=== Supplied data ===

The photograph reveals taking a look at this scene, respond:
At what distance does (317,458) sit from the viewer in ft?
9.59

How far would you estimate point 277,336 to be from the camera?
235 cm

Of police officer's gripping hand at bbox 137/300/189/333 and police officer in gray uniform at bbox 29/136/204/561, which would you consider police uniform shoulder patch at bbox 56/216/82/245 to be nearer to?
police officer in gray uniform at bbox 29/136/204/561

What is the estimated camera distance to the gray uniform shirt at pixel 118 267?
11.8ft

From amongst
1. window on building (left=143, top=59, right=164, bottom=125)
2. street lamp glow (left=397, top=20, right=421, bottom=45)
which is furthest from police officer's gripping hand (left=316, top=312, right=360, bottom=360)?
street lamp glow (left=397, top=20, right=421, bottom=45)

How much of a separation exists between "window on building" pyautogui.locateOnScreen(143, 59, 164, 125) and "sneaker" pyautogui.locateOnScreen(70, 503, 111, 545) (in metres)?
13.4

===

• **What you have to do**
Edit the part of the listing that opens with the line containing "What is the" and runs through the end of the listing, replacing "window on building" with "building window" and leaving everything else unchanged. Give back only that part.

• **Task output**
What is the estimated camera distance to the gray uniform shirt at pixel 118 267?
11.8ft

From amongst
1. building window (left=143, top=59, right=164, bottom=125)
2. street lamp glow (left=397, top=20, right=421, bottom=45)
which is furthest from police officer's gripping hand (left=316, top=312, right=360, bottom=360)?
street lamp glow (left=397, top=20, right=421, bottom=45)

How much of a separation exists between "building window" pyautogui.locateOnScreen(143, 59, 164, 125) and "sneaker" pyautogui.locateOnScreen(70, 503, 111, 545) (in metres)?
13.4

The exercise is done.